O balıklar nasıl kendi türleri içinde seçkin ve üstün birer varlık iseler, farklı bir ortamda yetişmiş ve farklı deneyimlere sahip bir insan olarak ben de birtakım nispi seçkinlik ve üstünlüklerle donatılmış bir varlık olduğumu düşünürdüm. Ayrıntılı gözlem, hayalgücü, yaratıcı düşünce ve pratik zeka gibi birtakım gereçleri kullanarak her türlü güçlüğü aşabileceğime inanırdım. Başta Büyük Önder Atatürk olmak üzere, tarihte Türk Büyüklerinin yapmış olduğu büyük işler üzerinde düşünmek bana güç ve ilham verirdi.
Daha etkin, daha verimli çalışmanın yollarını ararken heveslendiğim enerji yatırımlarıyla irtibatlı bankacılık konuları da, Arap çöllerinden Eski Sovyet topraklarına kadar uzanan geniş bir bölgede, o güne kadar bilinen mesleki sınırların ötesinde bir çalışma yöntemiyle yeni başarılar elde etme çabalarım da, ülke çıkarlarını korumak ve kanunlardan kaynaklanan sorumluluklarıma sahip çıkmak adına yolsuzluklara direnmeye kalkışmam da işte bu şekilde göremediğim duvarlara olanca hızımla burnumu çarpmak olmuştu benim için...
Ne yazık ki 15 yıllık meslek yaşamımda önüme konan kalıpları aşmak için verdiğim uğraşların sonuçsuz kaldığını ve vücudumda 140 santimlik upuzun bir dikiş izi bırakan bir by-pass ameliyatı sayesinde hayatta kalabildiğimi acı bir şekilde görmüş olarak, benzer bir acizlik hissine sürüklenmekteydim işte...

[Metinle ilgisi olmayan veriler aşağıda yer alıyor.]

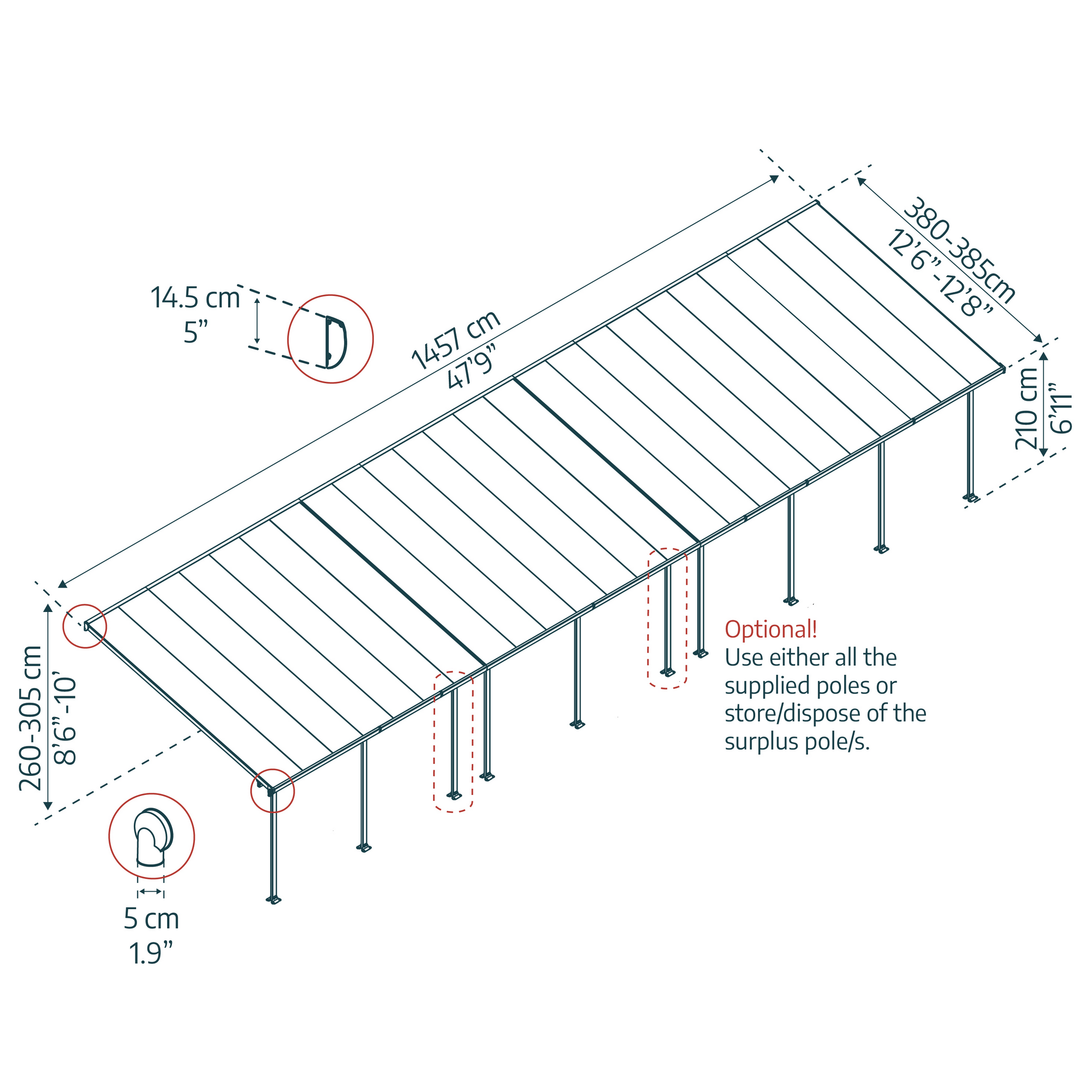 14.5 cm
5”

1457 cm
47’9”

380-385cm
12’6”-12’8”

210 cm
6’11”

260-305 cm
8’6”-10’

Optional!
Use either all the supplied poles or store/dispose of the surplus pole/s.

5 cm
1.9”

Daha akvaryuma düştükleri anda mevcut koşulları benimseyip hiç sağa sola saldırmadan, zemindeki yerlerini alarak durağan bir meslek yaşamına adım atan meslektaşlarımı pasiflikle suçlamış ve onları eleştirmiştim... Meğerse ne kadar gerçekçi ve ileri görüşlülermiş o çocuklar... Bu apaçık entegrasyon probleminin nelere mal olabileceğini önceden kestirebilmiş ve en kestirme entegrasyon yönteminin itaat ve uyum olduğunu, bunun için de yaratıcı düşünce ve hayalgücü yeteneklerini derhal bir kenara bırakıp istenen formatlarda birer eleman olmak gerektiğini daha işin başında farketmişler onlar. Bu yüzden en kısa yolu seçip daha başından kalıplara teslim olmuşlardı mesai arkadaşlarım. Ben ise yukarıya doğru yüzerek yepyeni sulara ulaşabileceğim bir şelale aramakla geçirmiştim en güzel yıllarımı...

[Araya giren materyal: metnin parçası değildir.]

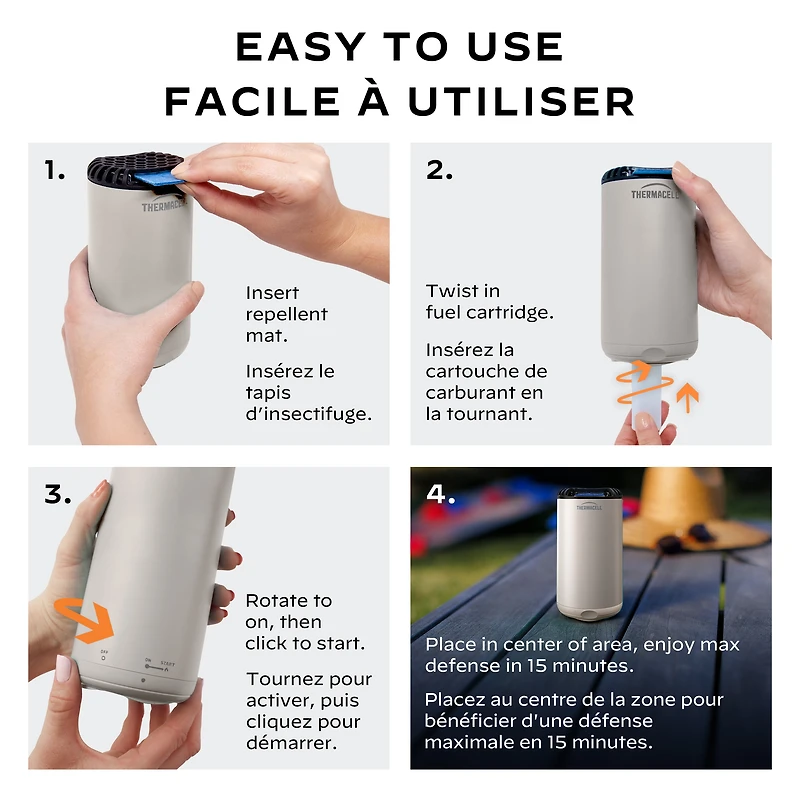 EASY TO USE
FACILE À UTILISER

1.
THERMACELL
Insert repellent mat.

Insérez le tapis d'insectifuge.

2.
THERMACELL
Twist in fuel cartridge.

Insérez la cartouche de carburant en la tournant.

3.
OFF
ON START
Rotate to on, then click to start.

Tournez pour activer, puis cliquez pour démarrer.

4.
THERMACELL
Place in center of area, enjoy max defense in 15 minutes.

Placez au centre de la zone pour bénéficier d'une défense maximale en 15 minutes.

O görünmeyen kalıplara her çarpışta yaşadığım travmaların kümülatif etkisi nedeniyle ben artık o ışıktan hızlı gücümü kullanmayı terk etmeye ve önüme konan kalıpların şeklini almaya zorlanıyorum... Tıpkı burunlarını cama vura vura zedeleyen alabalıkların şelalelerden yukarı doğru yüzebilme yeteneklerini kalıcı olarak terketmeye zorlandıkları gibi... Şimdi yaşadığım acı tecrübelerin derin etkisiyle akvaryumun zeminde pısmış bekliyordum işte... Hemen yanıbaşımda bir tehlike yoktu belki, ama bu gidiş hiç de parlak bir duruma işaret etmiyordu.